• _ЗАДАНИЯ_:
a. Определите, соответствуют ли отрывку воспоминаний утверждения (i), (ii) и (iii). Для каждого ответьте «да» или «нет» и дословно приведите решающие слова отрывка. (i) Папа запирал Мишку в шкафу, если находил его на буфете рядом с бутылкой вина. (ii) Дома пиво пили регулярно. (iii) Все четверо участников встреч в подвальчике были однокурсниками.
b. Перепишите дословно фрагмент отрывка воспоминаний, начиная со слов «Что касается пива, которое» и продолжая до слов «на Мойку ли?» включительно.
c. Объясните в одном–трёх предложениях, почему, согласно отрывку воспоминаний, папа запирал Мишку в книжном шкафу.

• _ПРЕДОСТАВЛЕННЫЙ ОТРЫВОК_:
- - - - - - -

Ещё стояли в мастерской 2 книжных шкафа, обычные, красного дерева (как тот, что стоит сейчас у меня). Часто, когда я была маленькой, перед корешками книг оказывался, запертый на ключ, мой… Мишка! Это его «арестовывал» папа, если находил на буфете рядом с бутылкой вина. Папа уверял, что Мишка — пьяница. Теперь я понимаю, что папин шкаф был прообразом вытрезвителя! Провокации устраивались и в самой кукольной комнате. Игра была нестрашная — кругом меня не было ни одного пьяницы! Разве что Борис Николаевич Николаев, папин старый друг, тоже назывался «пьяницей», по-моему, не с большим основанием, чем мой Мишка. Правда, Борис Николаевич любил пиво и приносил его иногда. Это был великий оригинал, чудак и стихоплёт («Un original qui ne se desori-ginalisera jamais![15]»). И была у него умная, некрасивая и интересная жена Юлия Александровна.
Что касается пива, которое у нас дома не пили (а мама его очень любила), то долгие годы тянулась традиция: раз в неделю (кажется, по четвергам) в подвальчике на набережной подле Академии художеств после заседания на факультете распивали пиво в таком составе: Николаев, Александр Александрович Грубе (вылитый английский король Георг V), дядя Серёжа Беляев (мой крёстный) и папа. Все четверо — профессора Академии и однокурсники. И ещё долгие годы, тоже раз в неделю, отец ходил рисовать. Вот куда? Не на Мойку ли?

- - - - - - -

• _ВЫДЕРЖКИ ИЗ МАТЕРИАЛА_:
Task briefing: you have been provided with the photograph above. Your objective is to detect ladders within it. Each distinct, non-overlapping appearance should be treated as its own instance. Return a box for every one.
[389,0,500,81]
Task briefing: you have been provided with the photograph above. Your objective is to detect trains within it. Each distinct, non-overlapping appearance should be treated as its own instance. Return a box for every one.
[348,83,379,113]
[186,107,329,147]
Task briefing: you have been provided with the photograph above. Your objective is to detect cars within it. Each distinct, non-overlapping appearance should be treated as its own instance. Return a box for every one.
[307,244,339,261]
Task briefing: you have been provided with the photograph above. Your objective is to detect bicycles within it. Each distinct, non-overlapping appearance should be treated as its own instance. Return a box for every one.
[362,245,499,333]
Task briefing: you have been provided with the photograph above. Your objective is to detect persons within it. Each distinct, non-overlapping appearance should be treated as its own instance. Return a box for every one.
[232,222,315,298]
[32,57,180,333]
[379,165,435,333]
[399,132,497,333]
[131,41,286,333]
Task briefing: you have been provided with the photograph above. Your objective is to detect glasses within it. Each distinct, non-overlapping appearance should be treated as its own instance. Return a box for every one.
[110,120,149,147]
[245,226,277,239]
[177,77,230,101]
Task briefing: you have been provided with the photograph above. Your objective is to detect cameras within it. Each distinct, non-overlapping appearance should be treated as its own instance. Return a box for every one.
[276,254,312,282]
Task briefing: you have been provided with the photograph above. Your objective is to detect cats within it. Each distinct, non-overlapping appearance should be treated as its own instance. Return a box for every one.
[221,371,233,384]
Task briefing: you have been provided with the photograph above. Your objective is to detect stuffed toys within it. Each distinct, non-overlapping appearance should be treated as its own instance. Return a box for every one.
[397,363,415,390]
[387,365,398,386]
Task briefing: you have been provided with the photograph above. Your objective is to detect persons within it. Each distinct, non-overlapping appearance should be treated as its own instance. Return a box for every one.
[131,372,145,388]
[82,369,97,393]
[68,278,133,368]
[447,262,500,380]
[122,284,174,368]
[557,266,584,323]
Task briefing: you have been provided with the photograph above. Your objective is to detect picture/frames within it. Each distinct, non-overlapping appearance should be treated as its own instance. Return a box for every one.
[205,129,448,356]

- - - - - - -

• _ОТВЕТЫ ПО ЗАДАНИЯМ_:
a.
(i) Да: «если находил на буфете рядом с бутылкой вина».
(ii) Нет: «пива, которое у нас дома не пили».
(iii) Да: «Все четверо — профессора Академии и однокурсники».

b.
Что касается пива, которое у нас дома не пили (а мама его очень любила), то долгие годы тянулась традиция: раз в неделю (кажется, по четвергам) в подвальчике на набережной подле Академии художеств после заседания на факультете распивали пиво в таком составе: Николаев, Александр Александрович Грубе (вылитый английский король Георг V), дядя Серёжа Беляев (мой крёстный) и папа. Все четверо — профессора Академии и однокурсники. И ещё долгие годы, тоже раз в неделю, отец ходил рисовать. Вот куда? Не на Мойку ли?

c. Папа «арестовывал» Мишку, когда находил его на буфете рядом с бутылкой вина. При этом он уверял, что Мишка — пьяница.